La maison à 100.000 € est-elle, selon vous, définitivement condamnée ?

Je ne dirais pas ça, mais tout le monde doit faire des efforts, pas seulement les entreprises. Si on veut faire des maisons à ce prix-là, il faut s'en donner les moyens et il faut une approche globale. Si les collectivités locales apportaient le terrain avec sa viabilisation et s'il y avait la possibilité d'appliquer une TVA à 5,5 %, comme dans certains programmes très particuliers, cela changerait alors tout. Le prix ne serait plus du tout le même.


 Ploërmel. Maison à 50.000 € : l'impossible pari


L'annonce avait, à l'époque, fait grand bruit. Il faut dire que le projet de Paul Anselin, le maire de Ploërmel, de construire sur sa commune des maisons à 50.000 € avait quelque chose d'un peu fou. Deux fois moins chères que les Borloo ! Un an après l'arrivée d'Allemagne de la première maison, seules quatre ont été assemblées. Impossible de tenir les prix.
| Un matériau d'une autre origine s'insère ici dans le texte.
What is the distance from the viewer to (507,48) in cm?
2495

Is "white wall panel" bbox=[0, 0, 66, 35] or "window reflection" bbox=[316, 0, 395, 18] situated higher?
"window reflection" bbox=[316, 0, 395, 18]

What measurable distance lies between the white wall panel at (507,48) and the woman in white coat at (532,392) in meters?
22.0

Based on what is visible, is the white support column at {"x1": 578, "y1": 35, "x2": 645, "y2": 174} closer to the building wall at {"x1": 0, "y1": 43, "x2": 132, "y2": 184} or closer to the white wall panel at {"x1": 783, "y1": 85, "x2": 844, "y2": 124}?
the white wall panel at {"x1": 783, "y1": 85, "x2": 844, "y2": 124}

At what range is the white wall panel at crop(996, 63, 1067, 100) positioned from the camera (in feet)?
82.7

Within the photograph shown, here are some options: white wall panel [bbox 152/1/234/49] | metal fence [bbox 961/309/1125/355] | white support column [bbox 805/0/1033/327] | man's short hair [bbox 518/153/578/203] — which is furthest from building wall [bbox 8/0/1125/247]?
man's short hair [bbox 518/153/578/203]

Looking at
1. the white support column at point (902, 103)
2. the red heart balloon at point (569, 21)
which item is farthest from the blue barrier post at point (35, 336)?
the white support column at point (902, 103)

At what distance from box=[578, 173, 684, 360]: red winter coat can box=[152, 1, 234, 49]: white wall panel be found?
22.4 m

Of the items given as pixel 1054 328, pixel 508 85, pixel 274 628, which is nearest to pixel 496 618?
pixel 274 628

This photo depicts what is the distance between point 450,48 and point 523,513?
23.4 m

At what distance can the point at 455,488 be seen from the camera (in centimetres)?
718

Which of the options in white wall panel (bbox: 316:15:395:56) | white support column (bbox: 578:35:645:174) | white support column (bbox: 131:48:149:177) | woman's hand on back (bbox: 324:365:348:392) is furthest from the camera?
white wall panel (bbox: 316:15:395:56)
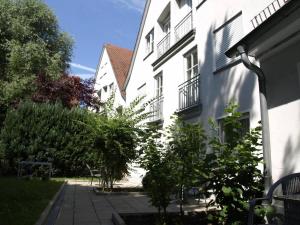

À quatre kilomètres du centre de Ploërmel, à l'entrée du village de Saint-Jean Villenard, les quatre maisons à 50 000 € sont reconnaissables entre toutes. Même si rien ne laisse deviner qu'il s'agit de maisons modulaires, leur forme rectangulaire et leurs grosses tuiles en béton les distinguent de l'habitat traditionnel. Dans l'une de ses maisons habitent depuis septembre dernier, Kryszstof et Dorota, un jeune couple polonais. Lui gagne un peu plus que le smic et, elle, consacre tout son temps à leur bébé de 13 mois.

416 € par mois

Le couple verse chaque mois 416 € pour occuper ce T3. Presque la moitié de leurs revenus. Pour l'instant Kryszstof et Dorota sont locataires, mais dans un an ils pourront choisir de devenir propriétaires. Ils ne savent pas encore ce qu'ils feront. La maison semble leur plaire. « C'est bien isolé et pour le bébé c'est mieux que l'appartement où nous étions », explique, dans un français hésitant, Kryszstof. Sur la mensualité que le couple verse, 70 € sont d'ores et déjà affectés au remboursement du capital en cas d'achat. Le prix de 50.000 € ne comprend pas le coût du terrain (13.000 €) qui, lui, commencera à être remboursé une fois le bâti payé, c'est-à-dire au bout de 20 ans. « C'est un montage très complexe », reconnaît Paul Anselin. Mais le problème n'est pas tant le montage financier que le prix. 50.000 € pour une maison, même préfabriquée, c'était en fait trop ambitieux. Alho, le constructeur allemand n'a pas pu, tout bonnement, tenir les coûts. « À partir du moment où on a demandé au constructeur de s'adapter aux normes françaises, il a dû augmenter ses prix », explique Lucien Le Borgne, adjoint aux travaux. La ville en a tiré les conséquences : Ce programme, qui comprenait au total 22 maisons, est aujourd'hui abandonné.

Changement de programme

Un abandon qui est aussi une manière de prendre acte de la difficulté qu'il y a à faire de certaines populations très fragiles des propriétaires. « On a eu plein de demandes, mais c'était beaucoup de ménages surendettés que l'on n'a pas pu retenir ». Ploërmel ne renonce pas, pour autant, à construire des maisons à bas prix. Non, mais ces maisons seront un peu plus chères. Un autre programme de 18 maisons traditionnelles, en partenariat avec Bretagne Sud Habitat, l'office HLM du Morbihan, vient d'être présenté. Leur prix devrait, cette fois, avoisiner les 100.000 €. Une offre qui s'adressera à des ménages dont les revenus devront correspondre à au moins deux smic. Pour ceux qui n'ont pas ces moyens et qui comptaient sur la maison à 50.000 € pour devenir propriétaires, l'espoir s'éloigne un peu plus. Comme quoi, faire de la France un pays de propriétaires n'est pas si simple.